Work required:
Render every line of the records below as a JSON list of strings, one string per line, and omit blank lines and the picture lines.
━━━━
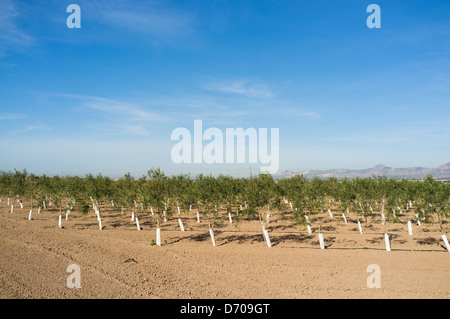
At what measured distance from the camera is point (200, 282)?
67.1 feet

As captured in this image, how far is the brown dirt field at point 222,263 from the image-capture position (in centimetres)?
1841

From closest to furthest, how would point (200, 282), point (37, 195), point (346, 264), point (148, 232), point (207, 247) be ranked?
point (200, 282)
point (346, 264)
point (207, 247)
point (148, 232)
point (37, 195)

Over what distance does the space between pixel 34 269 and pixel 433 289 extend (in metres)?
32.2

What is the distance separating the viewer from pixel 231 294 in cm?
1805

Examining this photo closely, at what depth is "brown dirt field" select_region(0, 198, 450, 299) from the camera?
1841 centimetres

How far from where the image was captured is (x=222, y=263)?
25.5 meters

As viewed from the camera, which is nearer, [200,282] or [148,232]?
[200,282]
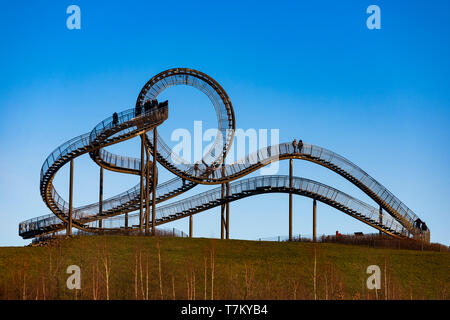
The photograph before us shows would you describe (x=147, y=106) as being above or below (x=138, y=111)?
above

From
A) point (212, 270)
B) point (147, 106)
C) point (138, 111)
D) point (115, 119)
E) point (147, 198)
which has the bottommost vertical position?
point (212, 270)

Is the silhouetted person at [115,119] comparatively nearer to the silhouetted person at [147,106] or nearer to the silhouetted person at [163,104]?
the silhouetted person at [147,106]

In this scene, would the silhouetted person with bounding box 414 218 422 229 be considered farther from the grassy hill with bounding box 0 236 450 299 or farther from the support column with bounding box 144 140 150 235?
the support column with bounding box 144 140 150 235

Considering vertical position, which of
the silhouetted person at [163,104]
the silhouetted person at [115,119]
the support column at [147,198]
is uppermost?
the silhouetted person at [163,104]

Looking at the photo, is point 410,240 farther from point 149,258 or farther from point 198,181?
point 149,258

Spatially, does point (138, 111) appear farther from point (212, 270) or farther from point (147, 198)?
point (212, 270)

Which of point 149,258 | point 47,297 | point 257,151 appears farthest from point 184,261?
point 257,151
━━━━
Result of the exercise:
[
  "At what measured distance from the camera is point (200, 282)?",
  "67.1 feet",
  "As captured in this image, how far is the brown dirt field at point 222,263 from the image-capture position (in centimetres)?",
  "1841",
  "From closest to furthest, how would point (200, 282), point (37, 195), point (346, 264), point (148, 232), point (207, 247) be ranked?",
  "point (200, 282)",
  "point (346, 264)",
  "point (207, 247)",
  "point (148, 232)",
  "point (37, 195)",
  "Over what distance does the space between pixel 34 269 and pixel 433 289 extend (in metres)?",
  "32.2",
  "What is the distance separating the viewer from pixel 231 294 in cm?",
  "1805",
  "Examining this photo closely, at what depth is \"brown dirt field\" select_region(0, 198, 450, 299) from the camera?",
  "1841 centimetres",
  "How far from where the image was captured is (x=222, y=263)?",
  "25.5 meters",
  "As viewed from the camera, which is nearer, [200,282] or [148,232]?",
  "[200,282]",
  "The photograph before us shows would you describe (x=147, y=106) as being above or below (x=138, y=111)?",
  "above",
  "From",
  "A) point (212, 270)",
  "B) point (147, 106)",
  "C) point (138, 111)",
  "D) point (115, 119)",
  "E) point (147, 198)",
  "which has the bottommost vertical position?",
  "point (212, 270)",
  "Is the silhouetted person at [115,119] comparatively nearer to the silhouetted person at [147,106] or nearer to the silhouetted person at [163,104]?",
  "the silhouetted person at [147,106]",
  "In this scene, would the silhouetted person with bounding box 414 218 422 229 be considered farther from the grassy hill with bounding box 0 236 450 299 or farther from the support column with bounding box 144 140 150 235?",
  "the support column with bounding box 144 140 150 235",
  "Considering vertical position, which of",
  "the silhouetted person at [163,104]",
  "the silhouetted person at [115,119]",
  "the support column at [147,198]",
  "is uppermost?",
  "the silhouetted person at [163,104]",
  "Looking at the photo, is point 410,240 farther from point 149,258 or farther from point 198,181?",
  "point 149,258",
  "Spatially, does point (138, 111) appear farther from point (212, 270) or farther from point (147, 198)?",
  "point (212, 270)",
  "Which of point 149,258 | point 47,297 | point 257,151 appears farthest from point 184,261?",
  "point 257,151"
]